Man… I love me some reading.
I picked up reading again about a year ago, after running through all the old skool cartoons and Comedy Central programming I downloaded my freshman year (it took me two years to go through it all. DC++ was MASSIVE). I started out clearing away books that’d been on my mind for a while, things my brother or a friend had read and recommended. Things that I had heard of in HS but didn’t read because I had other things to read instead. And recently, things that just hit me from out of nowhere.
Somehow, you’re ‘to read’ list never quit disappears, you know?
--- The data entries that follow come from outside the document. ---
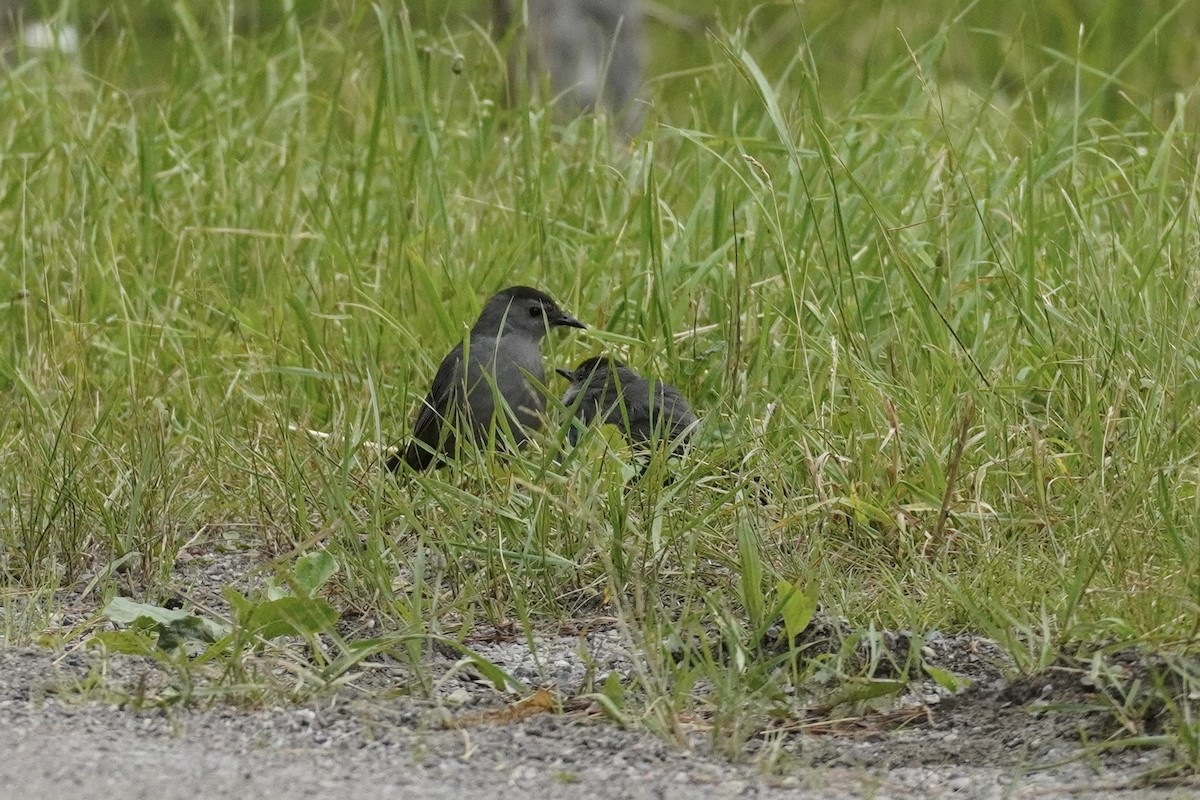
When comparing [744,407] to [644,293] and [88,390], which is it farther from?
[88,390]

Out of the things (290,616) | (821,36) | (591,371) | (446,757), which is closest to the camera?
(446,757)

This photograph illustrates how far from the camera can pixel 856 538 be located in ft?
14.0

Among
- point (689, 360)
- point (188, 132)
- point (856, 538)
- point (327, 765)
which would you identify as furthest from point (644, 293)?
point (327, 765)

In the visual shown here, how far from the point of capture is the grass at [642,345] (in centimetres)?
392

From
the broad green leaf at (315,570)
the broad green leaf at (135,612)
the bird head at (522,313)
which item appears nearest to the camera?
the broad green leaf at (135,612)

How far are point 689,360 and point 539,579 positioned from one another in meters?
1.48

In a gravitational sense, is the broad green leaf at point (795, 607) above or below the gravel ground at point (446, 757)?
above

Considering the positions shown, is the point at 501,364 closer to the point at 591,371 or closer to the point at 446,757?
the point at 591,371

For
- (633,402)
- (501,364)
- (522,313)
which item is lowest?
(501,364)

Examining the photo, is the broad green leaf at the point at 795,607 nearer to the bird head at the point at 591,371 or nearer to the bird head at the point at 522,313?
the bird head at the point at 591,371

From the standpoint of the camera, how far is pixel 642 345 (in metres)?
5.32

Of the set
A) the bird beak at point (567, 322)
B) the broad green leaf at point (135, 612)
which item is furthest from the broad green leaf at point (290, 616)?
the bird beak at point (567, 322)

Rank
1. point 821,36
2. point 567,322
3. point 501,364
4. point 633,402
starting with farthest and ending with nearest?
point 821,36 < point 501,364 < point 567,322 < point 633,402

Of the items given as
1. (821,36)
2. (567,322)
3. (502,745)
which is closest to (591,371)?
(567,322)
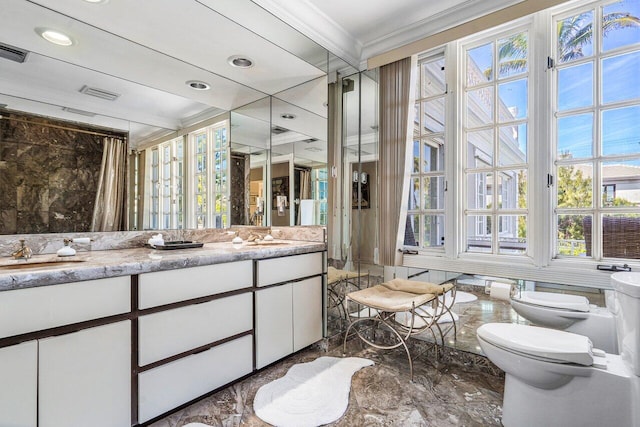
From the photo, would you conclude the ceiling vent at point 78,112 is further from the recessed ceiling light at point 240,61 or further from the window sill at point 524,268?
the window sill at point 524,268

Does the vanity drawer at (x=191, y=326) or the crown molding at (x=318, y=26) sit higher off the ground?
the crown molding at (x=318, y=26)

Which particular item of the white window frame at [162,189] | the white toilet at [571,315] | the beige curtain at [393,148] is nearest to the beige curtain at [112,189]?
the white window frame at [162,189]

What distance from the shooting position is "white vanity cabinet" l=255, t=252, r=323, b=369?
210cm

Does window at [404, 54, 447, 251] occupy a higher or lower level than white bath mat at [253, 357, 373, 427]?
higher

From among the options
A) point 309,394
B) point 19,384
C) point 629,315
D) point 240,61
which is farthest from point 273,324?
point 240,61

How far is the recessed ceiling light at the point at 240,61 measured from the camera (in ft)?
8.20

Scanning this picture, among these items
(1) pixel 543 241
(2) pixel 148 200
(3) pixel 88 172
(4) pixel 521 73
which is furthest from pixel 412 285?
(3) pixel 88 172

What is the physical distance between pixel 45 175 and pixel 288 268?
1.57 meters

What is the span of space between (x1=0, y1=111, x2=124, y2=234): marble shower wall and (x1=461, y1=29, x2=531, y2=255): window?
271 cm

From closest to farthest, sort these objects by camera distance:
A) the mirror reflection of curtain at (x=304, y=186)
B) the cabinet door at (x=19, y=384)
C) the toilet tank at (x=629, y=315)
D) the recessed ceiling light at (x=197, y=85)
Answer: the cabinet door at (x=19, y=384) → the toilet tank at (x=629, y=315) → the recessed ceiling light at (x=197, y=85) → the mirror reflection of curtain at (x=304, y=186)

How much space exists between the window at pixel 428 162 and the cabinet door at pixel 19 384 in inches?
98.2

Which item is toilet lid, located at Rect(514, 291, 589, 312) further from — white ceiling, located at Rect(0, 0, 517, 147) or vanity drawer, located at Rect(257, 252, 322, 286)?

I moved back in August to a new apartment. The most irritating part of moving was piling up all my books into a tote-box and moving it. Paper weighs a lot for some reason. I haven’t even read all the books I own (I’m okay with this though, because the ones I haven’t read are published by TOR). I was irritated about it at the time, but reflecting on it, it’s reflective of my love of reading, instilled in me by patient parents and some damn good authors.
I think I’ve gained a lot from reading. In addition to a large vocabulary and an ability to hold conversations with English majors, I think reading delivers an ability to live vicariously through characters that television, comic books, and cinema don’t, because they don’t require you to invest as much time in the work. And that minimum investment of time required scares off those with little patience and less willingness. Which is why I can usually find the book I want to read at the library.
I don’t read a lot. I’ll go through a book a month. What sparked all this is that I recently turned in Alexander Solzhenitsyn’s The Gulag Archipelago and picked up The Ecology of Commerce. I heard about Gulag after reading of Solzhenitsyn’s death (I was not expecting there to be two more volumes after the first one, FUCK that), and I’d heard about Ecology in a management class. My reading is many and varied, and I enjoy most of them greatly.
CLIFF NOTES: Reading is an enjoyable pastime with a number of seemingly unrelated benefits, including an increased worldview and vocabulary. And libraries are great places to pick up those books, because of all the people too lazy to use them.